Algérie

Sadi exclut le collège technique du choix du nouveau sélectionneur.

Le mois de septembre approche à grands pas, et l’équipe nationale d’Algérie se retrouve toujours sans entraîneur. Dans un retournement inattendu, le quotidien spécialisé Compétition révèle qu’un entraîneur portugais est en pourparlers avec la Fédération algérienne de football (FAF). Bien que son identité reste confidentielle, les avancées dans ce dossier laissent penser que la FAF pourrait avoir fait son choix.

Cet entraîneur, cependant, n’est pas encore libre de tout engagement. Actuellement à la tête d’un club, il doit d’abord résoudre sa situation contractuelle avant de pouvoir envisager un avenir avec les Verts. Des discussions ont déjà eu lieu entre lui et la FAF, et il est désormais en négociations avec ses dirigeants actuels pour obtenir une résiliation de contrat.

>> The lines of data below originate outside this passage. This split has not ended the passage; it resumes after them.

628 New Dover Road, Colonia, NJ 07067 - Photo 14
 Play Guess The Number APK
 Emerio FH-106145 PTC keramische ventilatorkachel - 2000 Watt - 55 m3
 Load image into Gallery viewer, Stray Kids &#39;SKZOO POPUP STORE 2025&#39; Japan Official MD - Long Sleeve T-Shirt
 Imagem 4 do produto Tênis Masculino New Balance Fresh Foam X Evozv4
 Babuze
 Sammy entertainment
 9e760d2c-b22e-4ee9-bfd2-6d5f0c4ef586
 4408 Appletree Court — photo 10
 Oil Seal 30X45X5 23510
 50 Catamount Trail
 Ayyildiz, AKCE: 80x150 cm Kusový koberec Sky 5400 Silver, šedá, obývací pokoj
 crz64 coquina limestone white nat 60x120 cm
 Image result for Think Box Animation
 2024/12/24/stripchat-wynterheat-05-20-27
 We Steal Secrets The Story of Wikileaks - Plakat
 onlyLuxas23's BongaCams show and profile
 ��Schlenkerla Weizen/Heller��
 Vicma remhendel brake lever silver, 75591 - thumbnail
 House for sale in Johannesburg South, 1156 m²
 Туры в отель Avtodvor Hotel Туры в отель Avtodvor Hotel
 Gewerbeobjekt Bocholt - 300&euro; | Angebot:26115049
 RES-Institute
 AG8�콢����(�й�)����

Ce processus indique qu’il ne prend pas cette décision à la légère, cherchant une garantie solide avant de rompre son engagement.

De son côté, la FAF semble se concentrer sur les derniers détails avant de faire une annonce officielle concernant le nouvel entraîneur.

Récemment, le nom de l’Uruguayen Gustavo Poyet avait circulé dans les médias français comme potentiel successeur. Cependant, après vérification, il s’est avéré que cette piste n’avait aucune fondation. Avant cela, l’Espagnol Felix Sanchez était considéré comme le favori, mais ce dossier s’est également refroidi sans explication de la fédération. Ces deux faux espoirs ont contribué à l’agacement du public, fatigué par l’incertitude qui entoure le poste d’entraîneur.

Au départ, le Collège technique de la FAF était censé jouer un rôle clé dans le choix du nouvel entraîneur. Pourtant, son influence semble avoir diminué, malgré un travail qui avait conduit à une liste de trois candidats prioritaires : Sánchez Bas, Rafael Benítez et Tom Saintfiet. Aucun de ces noms ne semble désormais en lice, la FAF cherchant à explorer de nouvelles pistes et à élargir ses horizons en sondant des profils qui n’étaient pas présents dans les discussions initiales.

Walid Sadi et son équipe semblent avoir tiré des leçons de la situation précédente. Le départ de Vladimir Petković, survenu cet été après une Coupe du Monde décevante, a laissé des séquelles. Le président de la FAF avait d’ailleurs expliqué au Bureau fédéral les détails de cette séparation à l’amiable, négociée pour éviter des coûts excessifs.